Original Research ARTICLE
Pharmacokinetics of Conventional and Long-Acting Oxytetracycline Preparations in Kilis Goat
- Faculty of Veterinary Medicine, Department of Pharmacology and Toxicology, Ankara University, Ankara, Turkey
The pharmacokinetics of conventional and long-acting (LA) oxytetracycline (OTC), widely used broad-spectrum antibacterial drugs in veterinary medicine, were evaluated in Kilis goats at single dosage of 20 mg/kg body weight (bw). A total of 21 goats were divided into three groups: intravenous (Group I) and intramuscular (IM) (Group II) administration of the conventional formulation and IM administration of the LA formulation (Group III). Blood samples were taken at 0.25, 0.5, 1, 2, 4, 8, 12, 24, 36, 48, 60, 72, and 96 h; and OTC analysis was performed by HPLC. For Group III and Group II, time to reach maximal plasma drug concentration (Tmax) was 0.6 ± 0.28 and 0.46 ± 0.09 h and maximal plasma drug concentrations (Cmax) were 8.72 ± 2.47 μg/ml and 13.57 ± 5.83 μg/ml, respectively. In Group I, C0 concentration was found to be 63.51 ± 11.59 μg/ml. The elimination times (T1/2) were 10.84 ± 3.20, 27.96 ± 11.66, and 10.47 ± 1.30 h; and AUC were 115 ± 29.12, 96.44 ± 9.49, and 80.86 ± 12.76 μg/ml/h for Group I; Group II, and Group III, respectively. Bioavailability by IM administration were 69.71% for the conventional OTC and 83.15% for the LA OTC.
Kilis Goat is a hybrid of hair goat and goat of Aleppo. The hair is usually black, but can also be brown, tan, gray, or tawny. As a trait, they are large with a long body; where the females have a developed mammary gland along with good dairy performance (1), corresponding to the highest milk yield among the other domestic breeds. Production of the Kilis Goats is officially carried out in Gaziantep, Hatay, and particularly in Kilis. It is estimated that their number is between 60,000 and 70,000 (2, 3).
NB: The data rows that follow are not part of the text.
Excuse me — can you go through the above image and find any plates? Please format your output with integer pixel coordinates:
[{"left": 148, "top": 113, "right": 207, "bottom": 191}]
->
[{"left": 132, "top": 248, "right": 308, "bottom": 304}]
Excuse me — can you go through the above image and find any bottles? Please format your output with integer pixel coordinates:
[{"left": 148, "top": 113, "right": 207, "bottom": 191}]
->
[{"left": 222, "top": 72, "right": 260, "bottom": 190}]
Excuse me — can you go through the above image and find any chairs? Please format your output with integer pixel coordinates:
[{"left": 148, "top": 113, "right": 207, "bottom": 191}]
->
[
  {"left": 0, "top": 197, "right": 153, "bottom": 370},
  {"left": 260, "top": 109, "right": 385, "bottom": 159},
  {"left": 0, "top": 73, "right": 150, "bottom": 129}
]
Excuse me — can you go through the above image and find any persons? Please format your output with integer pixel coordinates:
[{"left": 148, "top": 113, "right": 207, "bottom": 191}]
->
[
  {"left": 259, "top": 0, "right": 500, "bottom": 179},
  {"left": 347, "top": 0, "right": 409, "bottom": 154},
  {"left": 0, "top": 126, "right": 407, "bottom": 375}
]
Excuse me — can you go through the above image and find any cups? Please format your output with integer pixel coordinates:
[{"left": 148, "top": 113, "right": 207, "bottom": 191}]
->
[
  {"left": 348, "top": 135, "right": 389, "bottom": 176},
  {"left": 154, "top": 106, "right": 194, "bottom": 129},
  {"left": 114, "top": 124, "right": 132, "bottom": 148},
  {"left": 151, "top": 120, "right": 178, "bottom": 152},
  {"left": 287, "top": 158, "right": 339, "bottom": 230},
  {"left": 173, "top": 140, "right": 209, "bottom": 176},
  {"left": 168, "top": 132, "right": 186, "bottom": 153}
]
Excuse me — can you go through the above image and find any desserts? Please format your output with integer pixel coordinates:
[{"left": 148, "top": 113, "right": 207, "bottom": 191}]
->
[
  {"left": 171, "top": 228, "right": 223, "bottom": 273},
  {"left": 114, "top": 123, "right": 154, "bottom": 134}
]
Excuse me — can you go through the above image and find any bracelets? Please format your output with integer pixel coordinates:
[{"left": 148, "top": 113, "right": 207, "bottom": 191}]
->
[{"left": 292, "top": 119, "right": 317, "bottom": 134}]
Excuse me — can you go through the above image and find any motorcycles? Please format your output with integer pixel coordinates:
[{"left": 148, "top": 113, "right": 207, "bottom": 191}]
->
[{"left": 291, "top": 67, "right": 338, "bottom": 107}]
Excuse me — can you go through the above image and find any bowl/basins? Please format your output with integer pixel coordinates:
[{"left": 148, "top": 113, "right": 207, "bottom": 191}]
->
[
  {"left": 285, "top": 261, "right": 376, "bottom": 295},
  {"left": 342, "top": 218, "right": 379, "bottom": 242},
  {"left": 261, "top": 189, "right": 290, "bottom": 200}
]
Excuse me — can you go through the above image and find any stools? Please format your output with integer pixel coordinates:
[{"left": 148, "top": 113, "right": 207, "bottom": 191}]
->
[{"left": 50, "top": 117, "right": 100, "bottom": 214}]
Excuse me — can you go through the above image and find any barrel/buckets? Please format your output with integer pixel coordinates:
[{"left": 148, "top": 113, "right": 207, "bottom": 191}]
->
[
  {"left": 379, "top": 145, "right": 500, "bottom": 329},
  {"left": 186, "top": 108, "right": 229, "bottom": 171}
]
Oxytetracycline (OTC) is a broad-spectrum antibiotic, frequently used in veterinary medicine for gastrointestinal and respiratory system diseases, for mainly aerobic microorganisms including Gram-positive/negative bacteria, Rickettsia, Mycoplasma, and Chlamydia species. Long-acting (LA) formulation of the drug is available in different solvent. Those formulations are used considering a dose interval of 3 to 5 days. Furthermore, OTC, as an HCl salt, can be administered by different routes. It can be easily absorbed by the mammalian intestine, while the absorption is limited in poultry. After oral administration in ruminants, OTC loses its effect because of the front gut flora. Following oral administration, the value of t1/2 was previously described as 3.6 h in sheep and goats (4). Therefore, the parenteral route is preferred for the systemic effect (5). OTC, passes into intracellular fluid quickly when administered systemically. The drug can also pass the blood–brain barrier and the placenta as well (6). It accumulates in the internal organs, including liver, kidney, spleen, and the lungs, and also in developing parts of the bones (4). It passes to the eyes, synovial fluid, milk, and eggs (4). OTC is metabolized in the liver, where it is converted into tetracycline and then it is mostly excreted through the bile and urine (7–10). OTC is removed from the body by being filtered by glomerulae of the kidney. However, it remains long in the body when dispersed in excess proportion to the tissues and gets into circulation of the liver–intestine (11–14).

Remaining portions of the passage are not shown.